### Given task A
Copy the rows from the line containing "Looking at both" through the last line of the rows, inclusive.

The present invention relates to low-delay, interactive communication systems. In particular, the invention relates to achieving low latency in packet-based communication systems in which multiple Transmission Control Protocol (TCP) connections are used for transmitting scalable coded data.
The Transmission Control Protocol (TCP) is a transport layer protocol for reliable delivery of Internet (IP) packets (datagrams). TCP uses an Additive Increase Multiplicative Decrease (AIMD) rate control mechanism to ensure fair use of shared network resources (e.g., the available bit rate). With TCP/AIMD operation, whenever all outstanding packets sent within the last round-trip time (RTT) cycle are acknowledged by the receiver, TCP increases the transmission rate of the sender by a constant amount additively. On the other hand, when TCP detects congestion (or packet loss) by not having all outstanding packets acknowledged by the onset of the next RTT period, it halves the transmission rate of the sender, i.e., it multiplicatively reduces the rate by a factor of ½. Such TCP/AIMD rate control operation can create significant variations in the transmission bit rates, leading to exceedingly high latencies in packet delivery. This drawback makes TCP unsuitable for transport of interactive media packets, which are typically characterized by stringent delivery deadlines.
In some situations involving interactive multimedia communications, however, it is necessary to employ TCP transport in spite of its drawbacks. For example, corporate firewalls are sometimes set to block all traffic to, and from, the corporate Local Area Network (LAN) except over TCP connections. Therefore, media packets from the outside world destined for a receiver on the corporate LAN must be delivered via TCP, or otherwise face the prospect of being blocked by the firewall prior to entering the LAN.

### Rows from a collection
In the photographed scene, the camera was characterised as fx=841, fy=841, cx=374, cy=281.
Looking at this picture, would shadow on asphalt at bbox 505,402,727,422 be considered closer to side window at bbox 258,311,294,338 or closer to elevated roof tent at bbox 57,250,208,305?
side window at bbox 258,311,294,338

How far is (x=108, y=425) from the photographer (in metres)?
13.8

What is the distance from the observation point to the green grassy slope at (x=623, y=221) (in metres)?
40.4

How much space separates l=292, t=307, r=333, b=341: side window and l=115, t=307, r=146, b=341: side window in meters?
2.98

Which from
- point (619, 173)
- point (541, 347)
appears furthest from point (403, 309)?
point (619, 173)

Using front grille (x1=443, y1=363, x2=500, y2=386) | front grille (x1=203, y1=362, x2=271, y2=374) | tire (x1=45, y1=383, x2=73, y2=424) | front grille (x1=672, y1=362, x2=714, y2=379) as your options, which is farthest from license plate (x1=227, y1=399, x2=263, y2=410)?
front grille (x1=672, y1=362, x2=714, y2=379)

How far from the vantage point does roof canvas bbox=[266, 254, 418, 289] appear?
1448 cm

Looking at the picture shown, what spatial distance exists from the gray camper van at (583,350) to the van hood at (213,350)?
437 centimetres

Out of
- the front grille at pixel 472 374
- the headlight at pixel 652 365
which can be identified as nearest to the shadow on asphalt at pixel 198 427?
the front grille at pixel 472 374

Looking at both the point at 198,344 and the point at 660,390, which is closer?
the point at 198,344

### Given task B
According to the passage on TCP rate control, by what factor does TCP reduce the sender's transmission rate when it detects congestion?

### Result A
Looking at both the point at 198,344 and the point at 660,390, which is closer?
the point at 198,344

### Result B
A factor of ½.